Wade McElroy, Russell Malixi, and Max Ian have never opened a restaurant together before. And though Wade owned and operated several coffee shops in Austin, only Max has cooked professionally. Plus—and this is important—the three guys had never made classic Texas-style barbecue before last year. But none of this is stopping the trio from opening Horse Thief, a barbecue joint named after a character in a Larry McMurtry novel, this Thursday, July 4.
“I had this idea a couple of years ago, when I saw a bunch of younger guys, mainly in Brooklyn and Austin, start these really good barbecue joints. And being from Texas, it made me think about whether I could do it too. I had always thought that to make good barbecue, your name needs to be, like, ‘Bob Good ol’Boy’ or something. I didn’t realize that it was a skill that could be learned,” says McElroy, who soon after recruited his childhood friend Russell to help develop the concept. “And last year, after we had gotten some recipes down, we realized that we needed more kitchen muscle, so we brought on Max, who had been working at Little Dom’s.”
“It’s taken us over a year, but we finally have a product we’re proud of,” says McElroy. The partners invested in an antique smoker and grill, which is now stationed at their stall in Grand Central Market. Their menu of classics includes brisket, pork spare ribs, and chicken; they’re also working on pork belly. A line of side dishes is meant to honor SoCal’s bounty. Fennel-apple slaw, a butter salad with blue cheese and bacon, and their take on creamed corn will be on offer in addition to a vegan option, heirloom baked beans. (“If you haven’t had an heirloom bean, you haven’t had a bean.”) Two desserts finish off the simple menu: a banana pudding and a drop biscuit cobbler, made from whatever is in season each week.

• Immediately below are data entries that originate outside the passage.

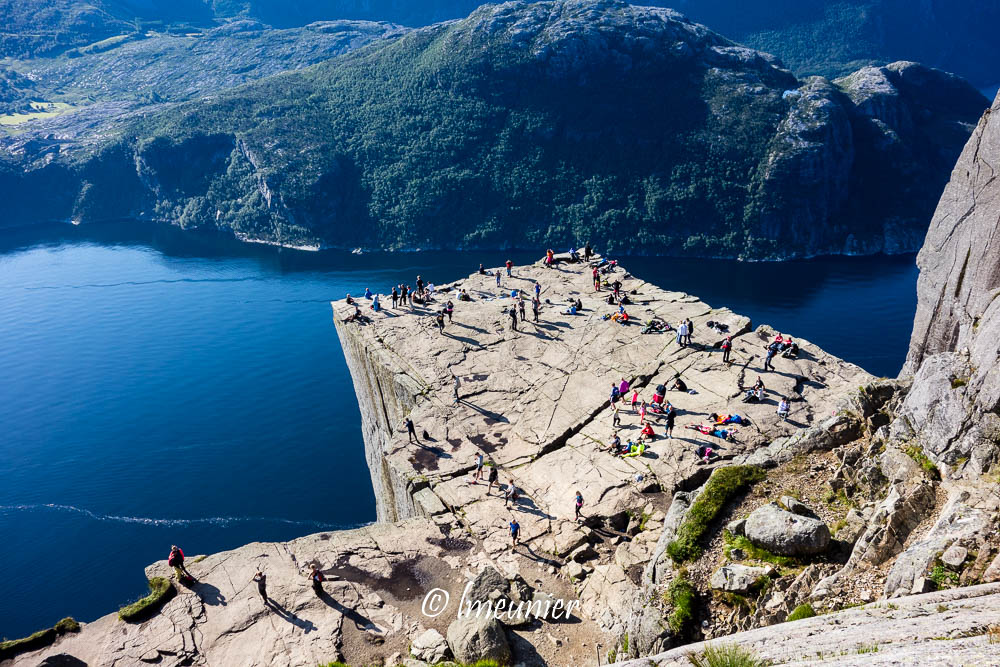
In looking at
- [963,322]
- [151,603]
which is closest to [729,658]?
[963,322]

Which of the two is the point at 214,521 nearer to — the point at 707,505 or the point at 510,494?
the point at 510,494

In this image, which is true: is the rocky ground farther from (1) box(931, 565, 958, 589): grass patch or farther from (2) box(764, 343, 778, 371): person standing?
(2) box(764, 343, 778, 371): person standing

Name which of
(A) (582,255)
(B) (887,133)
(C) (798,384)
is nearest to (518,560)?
(C) (798,384)

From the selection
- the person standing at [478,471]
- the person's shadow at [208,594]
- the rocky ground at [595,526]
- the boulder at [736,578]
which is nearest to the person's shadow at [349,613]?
the rocky ground at [595,526]

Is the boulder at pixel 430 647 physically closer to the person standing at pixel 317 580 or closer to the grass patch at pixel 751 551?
the person standing at pixel 317 580

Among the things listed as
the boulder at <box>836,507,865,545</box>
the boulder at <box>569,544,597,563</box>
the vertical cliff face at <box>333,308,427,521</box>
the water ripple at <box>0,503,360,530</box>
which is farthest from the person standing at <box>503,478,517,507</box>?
the water ripple at <box>0,503,360,530</box>

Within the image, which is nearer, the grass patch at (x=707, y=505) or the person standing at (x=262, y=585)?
the grass patch at (x=707, y=505)
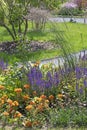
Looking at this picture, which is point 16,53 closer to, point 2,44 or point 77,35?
point 2,44

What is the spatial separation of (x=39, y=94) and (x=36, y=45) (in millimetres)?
7864

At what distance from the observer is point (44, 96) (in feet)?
17.9

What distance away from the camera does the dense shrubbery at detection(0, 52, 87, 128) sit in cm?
517

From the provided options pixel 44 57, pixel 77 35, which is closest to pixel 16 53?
pixel 44 57

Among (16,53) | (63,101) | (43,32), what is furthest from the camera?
(43,32)

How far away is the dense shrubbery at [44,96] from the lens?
5.17 meters

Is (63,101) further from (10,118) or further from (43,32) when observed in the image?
(43,32)

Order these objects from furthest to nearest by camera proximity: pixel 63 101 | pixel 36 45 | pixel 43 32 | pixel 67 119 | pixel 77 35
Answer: pixel 43 32 → pixel 77 35 → pixel 36 45 → pixel 63 101 → pixel 67 119

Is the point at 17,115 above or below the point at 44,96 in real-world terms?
below

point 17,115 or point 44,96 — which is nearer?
point 17,115

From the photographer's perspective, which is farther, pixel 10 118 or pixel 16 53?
pixel 16 53

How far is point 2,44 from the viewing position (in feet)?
46.1

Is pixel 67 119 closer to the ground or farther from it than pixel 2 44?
farther from it

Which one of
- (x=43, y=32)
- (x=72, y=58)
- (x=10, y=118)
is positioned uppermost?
(x=72, y=58)
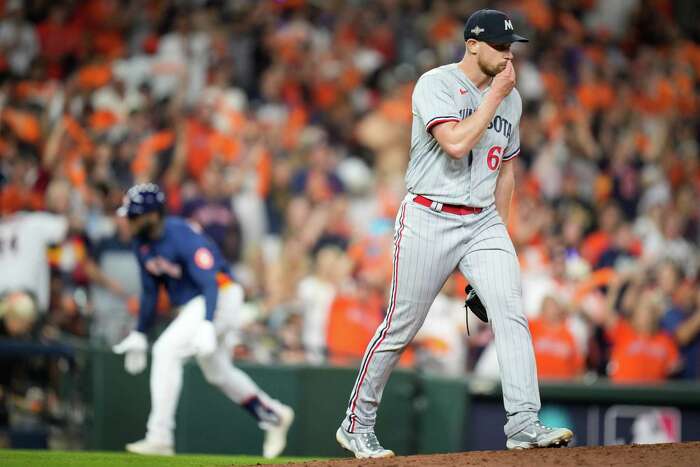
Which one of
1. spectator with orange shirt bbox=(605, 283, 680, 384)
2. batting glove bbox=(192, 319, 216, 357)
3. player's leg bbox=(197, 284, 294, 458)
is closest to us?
batting glove bbox=(192, 319, 216, 357)

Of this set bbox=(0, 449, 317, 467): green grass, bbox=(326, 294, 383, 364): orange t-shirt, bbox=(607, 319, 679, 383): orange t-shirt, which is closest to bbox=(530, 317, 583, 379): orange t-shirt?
bbox=(607, 319, 679, 383): orange t-shirt

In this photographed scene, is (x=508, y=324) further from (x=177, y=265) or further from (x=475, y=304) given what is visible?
(x=177, y=265)

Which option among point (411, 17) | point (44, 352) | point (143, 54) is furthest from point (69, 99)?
point (411, 17)

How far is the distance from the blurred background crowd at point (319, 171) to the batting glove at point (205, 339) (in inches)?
80.4

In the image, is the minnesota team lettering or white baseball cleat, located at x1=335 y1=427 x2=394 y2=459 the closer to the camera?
the minnesota team lettering

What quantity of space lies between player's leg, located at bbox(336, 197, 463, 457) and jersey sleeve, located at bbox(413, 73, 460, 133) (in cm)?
41

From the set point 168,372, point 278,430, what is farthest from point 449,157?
point 278,430

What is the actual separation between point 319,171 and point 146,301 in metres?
4.72

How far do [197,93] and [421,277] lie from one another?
8065 mm

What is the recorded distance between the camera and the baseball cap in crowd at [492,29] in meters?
5.30

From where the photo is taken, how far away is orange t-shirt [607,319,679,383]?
10.6m

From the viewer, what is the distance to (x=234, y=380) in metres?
8.10

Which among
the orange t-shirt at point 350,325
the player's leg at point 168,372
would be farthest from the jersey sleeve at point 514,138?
the orange t-shirt at point 350,325

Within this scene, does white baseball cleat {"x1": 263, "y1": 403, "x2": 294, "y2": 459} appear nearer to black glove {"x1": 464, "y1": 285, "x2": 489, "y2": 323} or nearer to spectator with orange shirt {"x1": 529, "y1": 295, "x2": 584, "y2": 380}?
spectator with orange shirt {"x1": 529, "y1": 295, "x2": 584, "y2": 380}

The magazine’s Dine editor, Lesley Bargar Suter, attended an event last week that was catered by Horse Thief. She tells us that though she doesn’t think anyone in L.A. has pulled off true Texas-style ‘cue, Horse Thief is “as moist and flavorful as anything else we’ve got … The ribs achieved that great sweet spot between tender and meaty—you could easily pull off a hunk, but you know, teeth need to be involved. Everything was shot all the way through with smoke but it wasn’t overwhelming … The best of the sides was the mac n’ cheese. When Sherry Yard (who was also at the event) leans over the table to yell, ‘This is incredible mac n’ cheese!’ you know it’s good.”
Horse Thief has applied for a beer and wine license, and though they will only be open for lunch starting this Thursday at 11, the group hopes to eventually be open seven days a week and until late in the night. After all, that’s when the best curing, smoking, and barbecuing begins.